The Japanese ask us to knock it off

Most of us learned all we know about haiku in an English class as children. What endeared it to many of us was that there was less work involved in writing a haiku than even a limerick, let alone a page of iambic pentameter. All we had to do was come up with 17 syllables about nature in a 5-7-5 pattern. Then it was on to fish sticks and cole slaw at lunch.

How little we understood haiku. And lunch.

Eight years ago, the Japanese haiku community asked the rest of the world to give up on the 17-syllable rule.

This was the Matsuyama Declaration. It explained the roots of haiku, how it came to leave Japan to be embraced worldwide, and how it has been butchered worldwide. The declaration says:

The 5-7-5 rhythm is unique to the Japanese language, and even if other languages were to use this rhythm, it is obvious that it would not guarantee the same effect…. Therefore, when haiku spreads to the rest of the world, it is important to treat it as a short-formed poem and to take methods suitable to each language. For a poem to be recognized worldwide as haiku, it must be short-formed and have an essential spirit of haiku.
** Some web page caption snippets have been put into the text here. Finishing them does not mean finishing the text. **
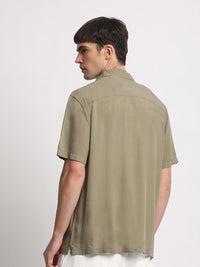THE BEAR HOUSE Solid Casual Shirt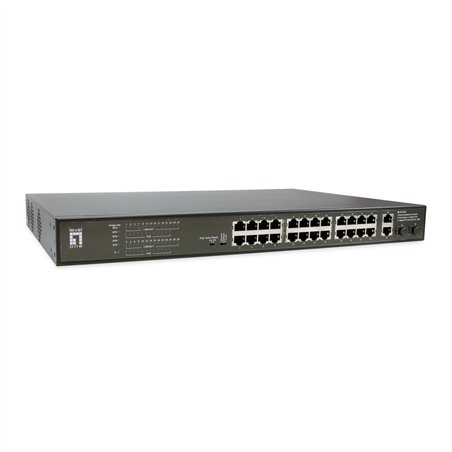 LevelOne FGP-2831 28-Port-Fast Ethernet-PoE-Switch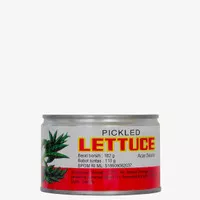 selada kaleng pickled lettuce acar selada narcissus asinan 182 gr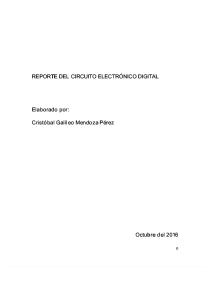 Reporte Circuito Electronico Digital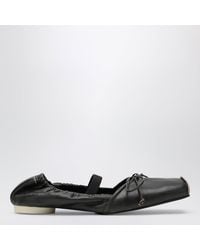 MM6 by Maison Margiela - Square-Toe Ballerinas - Lyst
Here are a couple of examples I’ve written. First, the traditional 17-syllable format, then a more modern version that more fully speaks to the spirit of haiku.

the bitter wind blows
and draws on the brick chimney
this Easter morning

– – –

bitter north wind
draws on the chimney
Easter morning

Or even:

Easter morning
bitter north wind
draws on the chimney

The latter is better because it more firmly divides the haiku into two parts. I’ll write more about that later.
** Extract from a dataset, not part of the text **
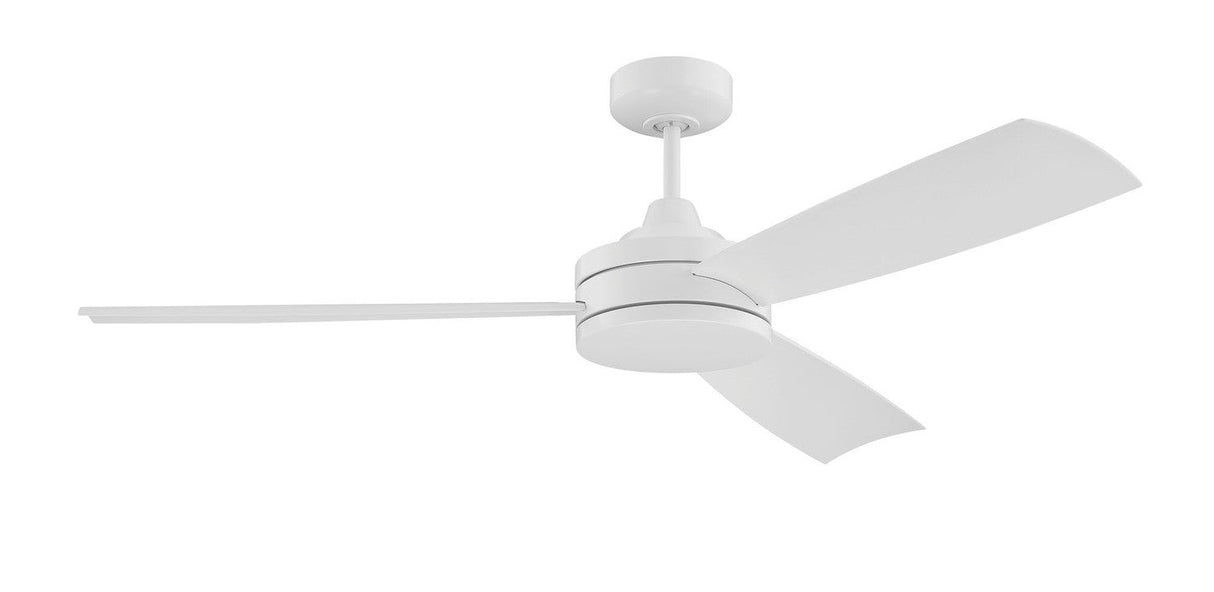 Craftmade INS54W3 white ceiling fan blades included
For those of you who care about such things, I’ve had haiku published in Mayfly and Modern Haiku. One each. On my first try [pats self on head]. I realize, of course, I’m no Michael Dylan Welch, but I was inordinately pleased.
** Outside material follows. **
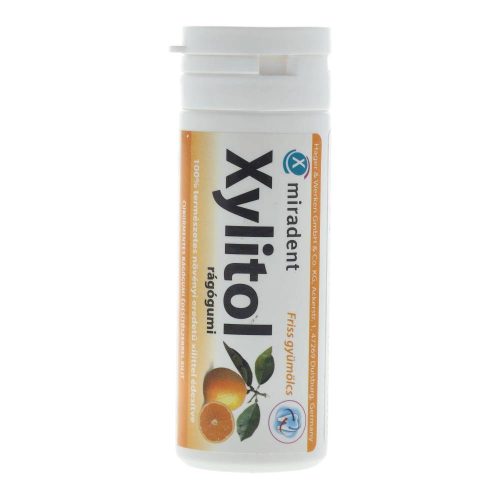 Miradent Xylitol rágógumi, narancsos, 30 db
I spent 15 years writing headlines for newspapers (more if you count the student newspaper at the university). An editor must correctly sum up the story in only a few words, in a certain font at a certain size, without stealing any of the words from the reporter’s lead – in less than a minute because deadline’s fast approaching.

Haiku is almost second nature after that kind of practice.